━━ Excerpted passage ━━
With the search strategy applied, the dispersion degree of the ten integer sets is then calculated corresponding to the ten frames of images, and the skeleton frame with the largest dispersion factor is selected as the base frame. Considering that a higher probability of the correct smoke roots occurs on the frame of the image with the greatest dispersion factor, the stacking and searching process for the skeleton endpoints is repeated on the base frame to obtain the integer set of searched skeleton endpoints of the base frame. The pixels whose search results are greater than the threshold (equals 5 in this study) are identified as a smoke root with higher confidence, which indicates that the points searched in at least the threshold times of frames of skeleton endpoint images. These detected smoke roots, obtained by further screening, represent the source points of the smoke. These identified smoke root pixels are labeled for further smoke detection analysis if needed.

Datasets

To validate the new smoke detection algorithm, publicly available video datasets from forest fires were used to perform the smoke roots detection, including eighteen smoke videos with a resolution of 480 × 320, and a frame rate of 25 frames per second. The input video materials used can be downloaded via **CHENG DATASET (2021). The new algorithm was implemented using C +  + in Visual Studio 2015 and OpenCV 4.3.0 to detect the fire and to visualize the predicted image based on the smoke eigenvalue generated in the process. The results were compared with the detection obtained from the traditional ViBe algorithm from Gao and Cheng (2019) to evaluate the effectiveness of the new algorithm. The CPU used was the Intel Core i7-10710U and the GPU was the MX250.

Results

Parameter settings

To compare with the smoke root detection results from Gao and Cheng (2019), the same parameters were set for the ViBe extraction of smoke candidate points. For the new method developed in this study, the adaptive threshold (AT) is an empirical value (Table 1). Table 2 also shows the smoke detection results based on the Choquet fuzzy integral algorithm developed by Wang et al. (2017), which detected smoke rather than smoke roots. Therefore, to compare the results obtained by Wang et al. (2017), the Choquet fuzzy integral algorithm was used to extract the smoke candidate regions followed by the smoke roots extraction method in this study. Further details of comparisons between the smoke roots detected based on the Choquet fuzzy integral algorithm and the new algorithm are presented later.

Table 1 Adaptive threshold used in the new developed algorithm

Table 2 Forest fire smoke detection results by Wang et al. (2017) (“N” = not detected; “Y” = successfully detected)

Since image detection and fusion is a pixel-level process, a large number of isolated points need to be included in the connected domain. To reduce computation needs, this study applied erosion and expansion operations on the smoke foreground pixels from Gao and Cheng (2019). Table 3 lists the expansion and erosion cores used in this paper. In the smoke root search and detection process, the search radius R was set at 5.

Table 3 Smoke foreground pixels via Gao and Cheng (2019) (“N” = not detected; “Y” = successfully detected)
━━━
━━ Data section ━━
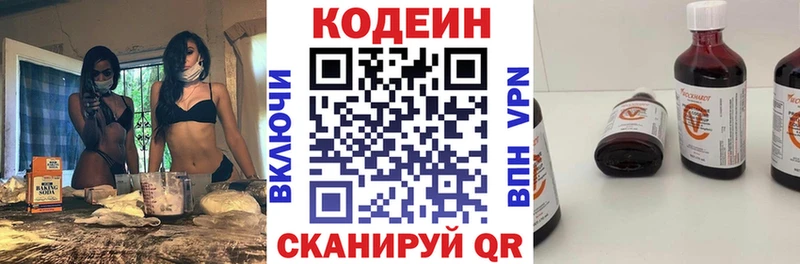 Кодеиновый сироп Lean Purple Drank  Купить закладки  Балабаново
━━━
* Problems and tasks
1) In the smoke detection excerpt, rewrite the paragraph beginning "To validate the new smoke detection algorithm" as a short bulleted list that keeps its main facts.
2) According to the smoke detection excerpt, what value was the search radius R set to in the smoke root search and detection process?

* Answers to the exercise
1)
- Eighteen publicly available forest fire smoke videos (480 × 320 resolution, 25 frames per second) were used to test smoke root detection. They are available from CHENG DATASET (2021).
- The algorithm was implemented in C++ in Visual Studio 2015 with OpenCV 4.3.0. It detected the fire and visualized the predicted image based on the smoke eigenvalue.
- Results were compared with the traditional ViBe algorithm from Gao and Cheng (2019) to evaluate effectiveness.
- Hardware: Intel Core i7-10710U CPU and MX250 GPU.

2) 5